All able-bodied South Korean men must serve about two years in the military under a conscription system aimed at coping with potential aggression from North Korea. The court broke with its own 2004 verdict that rejecting military service because of religious faith was illegal, saying at the time that confrontation with the North made South Korea’s draft an indisputable necessity.
The ruling was great news for Jehovah’s Witnesses and others who call for improved individual rights and freedom of opinion in South Korea. But many conservatives would criticize it for failing to forget North Korea’s threat.

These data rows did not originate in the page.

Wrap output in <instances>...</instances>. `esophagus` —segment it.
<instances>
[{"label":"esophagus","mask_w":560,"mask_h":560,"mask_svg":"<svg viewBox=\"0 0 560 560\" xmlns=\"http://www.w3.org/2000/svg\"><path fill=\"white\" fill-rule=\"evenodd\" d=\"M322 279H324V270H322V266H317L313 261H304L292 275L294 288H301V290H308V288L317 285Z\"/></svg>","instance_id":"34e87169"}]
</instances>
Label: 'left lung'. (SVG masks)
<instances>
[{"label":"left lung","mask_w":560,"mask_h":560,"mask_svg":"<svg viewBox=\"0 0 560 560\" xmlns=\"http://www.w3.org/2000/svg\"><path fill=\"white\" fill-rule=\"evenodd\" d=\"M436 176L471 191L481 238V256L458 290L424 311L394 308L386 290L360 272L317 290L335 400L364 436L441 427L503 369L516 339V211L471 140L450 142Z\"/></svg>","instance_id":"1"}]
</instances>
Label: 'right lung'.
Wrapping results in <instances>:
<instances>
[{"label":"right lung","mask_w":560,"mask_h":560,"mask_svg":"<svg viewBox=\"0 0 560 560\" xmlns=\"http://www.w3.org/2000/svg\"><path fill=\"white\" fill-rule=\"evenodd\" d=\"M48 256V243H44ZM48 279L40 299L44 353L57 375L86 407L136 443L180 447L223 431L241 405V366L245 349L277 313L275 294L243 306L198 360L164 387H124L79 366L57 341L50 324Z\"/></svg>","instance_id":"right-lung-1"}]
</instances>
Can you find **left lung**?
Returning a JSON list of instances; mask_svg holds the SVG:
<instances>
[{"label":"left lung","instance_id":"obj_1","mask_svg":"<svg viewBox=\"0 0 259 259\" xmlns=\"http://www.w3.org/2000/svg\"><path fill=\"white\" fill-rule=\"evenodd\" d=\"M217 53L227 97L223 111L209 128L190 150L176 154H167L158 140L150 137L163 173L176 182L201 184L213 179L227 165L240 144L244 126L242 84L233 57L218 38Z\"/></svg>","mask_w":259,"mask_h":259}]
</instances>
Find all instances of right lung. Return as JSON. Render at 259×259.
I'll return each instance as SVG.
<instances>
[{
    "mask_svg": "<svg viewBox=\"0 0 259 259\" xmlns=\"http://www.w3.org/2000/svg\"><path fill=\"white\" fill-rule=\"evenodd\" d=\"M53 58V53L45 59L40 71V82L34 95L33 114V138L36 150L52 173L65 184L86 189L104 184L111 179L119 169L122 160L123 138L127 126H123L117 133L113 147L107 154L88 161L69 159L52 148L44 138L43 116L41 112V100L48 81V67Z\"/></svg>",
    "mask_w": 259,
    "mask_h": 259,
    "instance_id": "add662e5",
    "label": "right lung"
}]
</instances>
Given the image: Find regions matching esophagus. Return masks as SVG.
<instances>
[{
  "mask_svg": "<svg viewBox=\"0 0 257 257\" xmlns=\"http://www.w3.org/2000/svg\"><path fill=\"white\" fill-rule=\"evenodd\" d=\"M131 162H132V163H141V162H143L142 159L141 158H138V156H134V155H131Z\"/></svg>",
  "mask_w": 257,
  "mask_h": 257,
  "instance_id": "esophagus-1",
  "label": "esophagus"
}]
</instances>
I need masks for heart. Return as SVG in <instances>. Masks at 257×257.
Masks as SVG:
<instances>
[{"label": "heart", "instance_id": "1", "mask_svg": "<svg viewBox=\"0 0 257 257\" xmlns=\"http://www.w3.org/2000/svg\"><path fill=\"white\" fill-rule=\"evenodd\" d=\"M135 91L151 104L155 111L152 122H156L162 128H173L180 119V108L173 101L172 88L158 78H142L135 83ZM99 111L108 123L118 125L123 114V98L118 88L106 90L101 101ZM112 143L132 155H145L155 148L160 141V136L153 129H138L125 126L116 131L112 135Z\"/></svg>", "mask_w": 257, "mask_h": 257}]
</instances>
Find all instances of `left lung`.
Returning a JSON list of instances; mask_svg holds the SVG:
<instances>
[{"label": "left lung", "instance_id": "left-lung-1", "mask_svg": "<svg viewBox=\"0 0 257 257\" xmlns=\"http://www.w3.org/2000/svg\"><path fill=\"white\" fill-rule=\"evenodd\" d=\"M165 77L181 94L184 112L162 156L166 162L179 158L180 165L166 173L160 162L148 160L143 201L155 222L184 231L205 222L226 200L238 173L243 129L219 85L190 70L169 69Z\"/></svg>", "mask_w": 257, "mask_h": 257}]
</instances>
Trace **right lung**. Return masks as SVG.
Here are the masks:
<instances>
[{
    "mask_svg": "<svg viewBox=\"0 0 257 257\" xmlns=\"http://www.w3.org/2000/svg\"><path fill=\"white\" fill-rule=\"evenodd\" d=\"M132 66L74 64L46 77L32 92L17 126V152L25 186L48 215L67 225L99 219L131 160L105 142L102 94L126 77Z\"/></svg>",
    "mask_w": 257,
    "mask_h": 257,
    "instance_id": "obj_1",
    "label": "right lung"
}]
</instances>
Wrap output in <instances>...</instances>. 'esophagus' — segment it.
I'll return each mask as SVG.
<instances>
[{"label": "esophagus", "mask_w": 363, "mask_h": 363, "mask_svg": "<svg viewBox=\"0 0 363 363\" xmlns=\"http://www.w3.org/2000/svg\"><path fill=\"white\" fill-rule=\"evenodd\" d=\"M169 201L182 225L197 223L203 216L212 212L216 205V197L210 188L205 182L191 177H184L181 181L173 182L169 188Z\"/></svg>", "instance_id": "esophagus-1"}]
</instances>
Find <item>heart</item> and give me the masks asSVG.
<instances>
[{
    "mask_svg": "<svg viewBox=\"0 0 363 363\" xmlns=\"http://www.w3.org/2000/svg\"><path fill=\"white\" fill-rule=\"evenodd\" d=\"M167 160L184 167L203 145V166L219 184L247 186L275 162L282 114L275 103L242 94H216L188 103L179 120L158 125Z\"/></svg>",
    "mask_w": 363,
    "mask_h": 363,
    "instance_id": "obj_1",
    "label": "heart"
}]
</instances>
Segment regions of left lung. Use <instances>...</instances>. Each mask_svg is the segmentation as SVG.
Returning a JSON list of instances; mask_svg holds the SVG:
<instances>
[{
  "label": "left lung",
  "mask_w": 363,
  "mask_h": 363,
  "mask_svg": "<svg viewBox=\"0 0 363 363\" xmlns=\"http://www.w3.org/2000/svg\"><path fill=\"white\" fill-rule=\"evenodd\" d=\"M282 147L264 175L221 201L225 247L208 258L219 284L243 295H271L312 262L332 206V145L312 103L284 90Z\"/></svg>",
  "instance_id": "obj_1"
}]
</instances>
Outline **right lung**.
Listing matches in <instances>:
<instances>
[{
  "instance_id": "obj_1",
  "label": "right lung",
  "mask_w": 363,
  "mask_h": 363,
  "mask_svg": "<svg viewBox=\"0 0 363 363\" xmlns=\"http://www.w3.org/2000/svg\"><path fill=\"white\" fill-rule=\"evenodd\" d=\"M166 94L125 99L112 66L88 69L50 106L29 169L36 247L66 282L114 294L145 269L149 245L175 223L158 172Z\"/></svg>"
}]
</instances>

When South Korea Constitutional Court ruled in June that the government must introduce alternative social service for conscientious objectors by 2019, a heated debate erupted over whether it’s time to come up with such a measure because North Korea’s nuclear threat remains unchanged. There are also worries that some might exploit alternative service to evade the draft.
On Thursday, the Supreme Court said it quashed a lower court’s ruling that sentenced a conscientious objector to 18 months in prison. It said it ordered the lower court to review its earlier verdict. Supreme Court officials said there is little chance the lower court would not abide by the decision.
The majority opinion of a panel of Supreme Court judges is that “conscientious objection of military duty … can be a valid reason” to avoid military service, the top court said in a statement.
“Forcing a military duty … with criminal punishment or other punitive measures is an excessive restraint of freedom of conscience,” the majority opinion reads. “Free democracy can have its legitimacy when it tolerates and embraces minorities though it is run by the principle of majority rule.”
Since the 1950-53 Korean War, South Korea sent about 19,350 Jehovah’s Witnesses to prison for refusing to serve in the military. In recent years, about 500-600 Jehovah’s Witnesses went to prison every year and spent 18 months behind bars on average. According to the group and the Supreme Court, Thursday’s ruling won’t apply to 96 Jehovah’s Witnesses currently in prison.
The South Korean office of Jehovah’s Witnesses hailed the ruling as a “historic verdict that will be remembered for a long time for showing the matureness of the country’s human rights awareness.”
The conscientious objector whose case triggered the ruling, Oh Seung-hun, told reporters that he also hoped for “positive rulings” on the 930 pending cases involving fellow Jehovah’s Witnesses.
“This verdict was possible thanks to the patience of my predecessors and colleagues totaling some 20,000 people,” Oh said, according to Yonhap news agency. Oh, who hadn’t been sent to prison, said he would try an alternative form of civil service.
South Korea’s Defense Ministry has yet to come up with details on alternative service. In 2007 it had considered allowing conscientious objectors to work in special hospitals and care for people with disabilities or dementia.